Problem details: Copy out each line of the data below that contains the word "photograph".

[Records from a dataset]
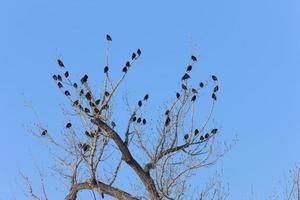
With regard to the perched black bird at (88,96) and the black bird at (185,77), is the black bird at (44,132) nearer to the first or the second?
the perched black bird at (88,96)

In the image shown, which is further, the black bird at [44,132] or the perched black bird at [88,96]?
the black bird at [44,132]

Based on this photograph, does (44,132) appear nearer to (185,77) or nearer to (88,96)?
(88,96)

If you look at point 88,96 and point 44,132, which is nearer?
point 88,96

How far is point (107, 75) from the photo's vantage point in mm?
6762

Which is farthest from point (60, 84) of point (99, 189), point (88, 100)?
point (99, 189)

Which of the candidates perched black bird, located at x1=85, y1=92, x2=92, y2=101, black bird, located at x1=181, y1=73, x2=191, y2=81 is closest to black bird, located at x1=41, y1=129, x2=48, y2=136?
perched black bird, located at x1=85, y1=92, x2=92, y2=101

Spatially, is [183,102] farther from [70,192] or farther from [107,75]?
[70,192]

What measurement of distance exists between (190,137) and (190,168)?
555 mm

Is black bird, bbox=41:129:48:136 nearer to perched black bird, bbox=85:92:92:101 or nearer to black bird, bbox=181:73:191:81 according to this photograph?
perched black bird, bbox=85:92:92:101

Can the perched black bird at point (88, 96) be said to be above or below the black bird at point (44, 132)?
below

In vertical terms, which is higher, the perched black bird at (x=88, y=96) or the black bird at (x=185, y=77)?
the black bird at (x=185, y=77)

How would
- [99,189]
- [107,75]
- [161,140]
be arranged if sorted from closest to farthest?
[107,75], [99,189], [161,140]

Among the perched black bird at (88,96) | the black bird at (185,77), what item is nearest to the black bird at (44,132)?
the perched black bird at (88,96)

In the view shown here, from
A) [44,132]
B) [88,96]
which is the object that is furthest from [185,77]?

==

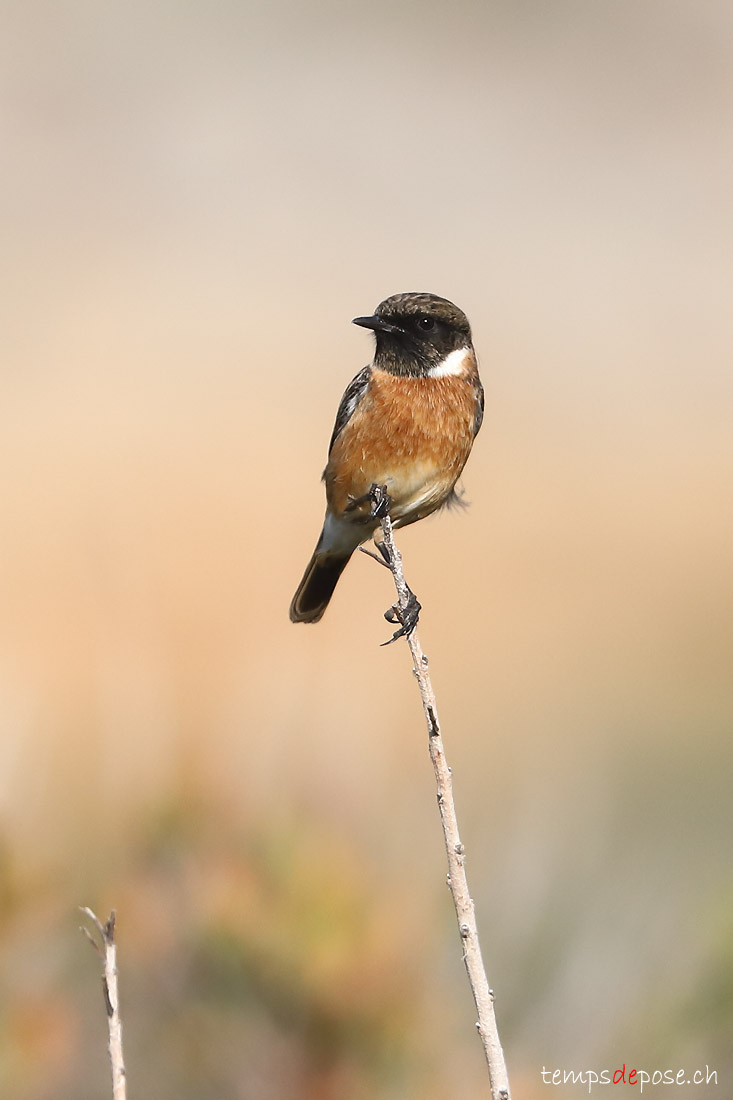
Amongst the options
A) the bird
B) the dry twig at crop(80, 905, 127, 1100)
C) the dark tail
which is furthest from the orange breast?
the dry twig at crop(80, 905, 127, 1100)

Final answer:
Based on this photograph, does (44,132) appear nearer to (185,77) or nearer to (88,96)?
Is black bird, bbox=41:129:48:136 nearer to perched black bird, bbox=85:92:92:101 or nearer to black bird, bbox=181:73:191:81 according to this photograph?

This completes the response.